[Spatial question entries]
>>>>

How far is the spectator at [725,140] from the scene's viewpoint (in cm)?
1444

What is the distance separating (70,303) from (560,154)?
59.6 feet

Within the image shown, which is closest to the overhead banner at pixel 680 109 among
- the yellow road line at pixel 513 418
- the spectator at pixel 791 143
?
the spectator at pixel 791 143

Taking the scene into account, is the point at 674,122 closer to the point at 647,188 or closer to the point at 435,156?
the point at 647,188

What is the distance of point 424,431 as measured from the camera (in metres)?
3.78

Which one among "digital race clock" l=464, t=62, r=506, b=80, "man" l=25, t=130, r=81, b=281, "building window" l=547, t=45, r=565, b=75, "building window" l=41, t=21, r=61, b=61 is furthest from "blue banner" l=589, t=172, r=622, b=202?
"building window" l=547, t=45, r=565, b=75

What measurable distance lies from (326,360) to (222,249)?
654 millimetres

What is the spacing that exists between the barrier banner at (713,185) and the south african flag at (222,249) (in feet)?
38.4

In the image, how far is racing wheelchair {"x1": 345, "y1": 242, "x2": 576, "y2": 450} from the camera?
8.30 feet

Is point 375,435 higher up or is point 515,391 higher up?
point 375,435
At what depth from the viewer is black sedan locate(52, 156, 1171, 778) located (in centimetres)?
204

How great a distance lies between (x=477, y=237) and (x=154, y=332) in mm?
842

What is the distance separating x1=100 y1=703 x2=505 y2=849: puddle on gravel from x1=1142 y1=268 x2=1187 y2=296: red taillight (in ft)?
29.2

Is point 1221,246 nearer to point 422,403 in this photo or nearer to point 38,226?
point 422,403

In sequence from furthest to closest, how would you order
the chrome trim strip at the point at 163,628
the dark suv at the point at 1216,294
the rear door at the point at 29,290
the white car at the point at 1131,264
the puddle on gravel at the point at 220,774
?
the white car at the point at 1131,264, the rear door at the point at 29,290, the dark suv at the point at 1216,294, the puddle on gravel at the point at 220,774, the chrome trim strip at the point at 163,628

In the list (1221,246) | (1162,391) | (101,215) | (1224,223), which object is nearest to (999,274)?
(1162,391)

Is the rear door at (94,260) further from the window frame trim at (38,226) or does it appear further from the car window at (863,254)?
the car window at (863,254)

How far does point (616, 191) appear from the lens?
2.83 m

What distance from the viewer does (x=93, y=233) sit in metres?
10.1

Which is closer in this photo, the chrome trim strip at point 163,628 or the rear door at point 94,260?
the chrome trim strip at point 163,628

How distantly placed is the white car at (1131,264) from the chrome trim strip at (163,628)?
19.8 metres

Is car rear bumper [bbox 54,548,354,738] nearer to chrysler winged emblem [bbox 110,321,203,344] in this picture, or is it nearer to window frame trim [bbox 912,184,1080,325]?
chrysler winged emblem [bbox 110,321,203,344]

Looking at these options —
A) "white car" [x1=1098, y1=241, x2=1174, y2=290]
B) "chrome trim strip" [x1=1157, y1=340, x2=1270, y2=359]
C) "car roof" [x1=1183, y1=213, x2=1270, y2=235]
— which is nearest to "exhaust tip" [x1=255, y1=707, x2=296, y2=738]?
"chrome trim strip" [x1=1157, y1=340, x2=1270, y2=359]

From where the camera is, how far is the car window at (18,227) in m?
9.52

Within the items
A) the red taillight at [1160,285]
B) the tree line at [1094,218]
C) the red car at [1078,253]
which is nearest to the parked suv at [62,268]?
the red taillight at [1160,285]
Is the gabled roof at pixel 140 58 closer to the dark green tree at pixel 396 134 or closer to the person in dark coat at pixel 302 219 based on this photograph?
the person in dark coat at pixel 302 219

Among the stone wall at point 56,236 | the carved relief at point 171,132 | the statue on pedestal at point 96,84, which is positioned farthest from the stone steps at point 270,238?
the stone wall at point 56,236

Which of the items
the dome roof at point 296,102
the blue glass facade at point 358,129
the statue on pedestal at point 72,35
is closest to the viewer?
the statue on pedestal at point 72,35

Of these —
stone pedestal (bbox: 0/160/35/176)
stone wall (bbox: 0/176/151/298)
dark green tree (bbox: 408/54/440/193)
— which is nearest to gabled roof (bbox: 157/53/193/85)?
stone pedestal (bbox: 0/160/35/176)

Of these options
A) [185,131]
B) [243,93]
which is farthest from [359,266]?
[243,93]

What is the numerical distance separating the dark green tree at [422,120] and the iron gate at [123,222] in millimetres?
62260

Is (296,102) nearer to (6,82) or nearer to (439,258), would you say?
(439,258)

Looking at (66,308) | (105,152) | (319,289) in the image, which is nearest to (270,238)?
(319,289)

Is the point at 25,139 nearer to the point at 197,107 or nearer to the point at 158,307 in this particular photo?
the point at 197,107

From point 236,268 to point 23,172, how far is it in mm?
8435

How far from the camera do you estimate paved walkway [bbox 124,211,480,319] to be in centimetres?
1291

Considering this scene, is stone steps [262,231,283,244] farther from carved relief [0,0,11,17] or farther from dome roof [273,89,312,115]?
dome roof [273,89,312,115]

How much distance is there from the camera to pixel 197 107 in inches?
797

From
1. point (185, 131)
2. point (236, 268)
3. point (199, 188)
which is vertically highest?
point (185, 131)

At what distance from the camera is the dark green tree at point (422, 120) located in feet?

<<<<

| What is asked |
Copy these records verbatim, from the line containing "What is the numerical" through the end of the records.

| Exercise output |
What is the numerical distance separating the dark green tree at [422,120] and the iron gate at [123,222] in millimetres?
62260

Is (296,102) nearer to (6,82) or nearer to (439,258), would you say?
(439,258)

Looking at (66,308) | (105,152) | (319,289) in the image, which is nearest to (270,238)?
(319,289)

Is the point at 25,139 nearer to the point at 197,107 or nearer to the point at 158,307 in this particular photo?
the point at 197,107

From point 236,268 to point 23,172, how far is it in mm?
8435

How far from the camera do you estimate paved walkway [bbox 124,211,480,319] to be in centimetres?
1291

Considering this scene, is stone steps [262,231,283,244] farther from carved relief [0,0,11,17] or farther from dome roof [273,89,312,115]?
dome roof [273,89,312,115]

How much distance is there from the camera to pixel 197 107 in inches?
797

From
1. point (185, 131)
2. point (236, 268)
3. point (199, 188)
which is vertically highest?
point (185, 131)

At what distance from the camera is the dark green tree at point (422, 120) located in feet?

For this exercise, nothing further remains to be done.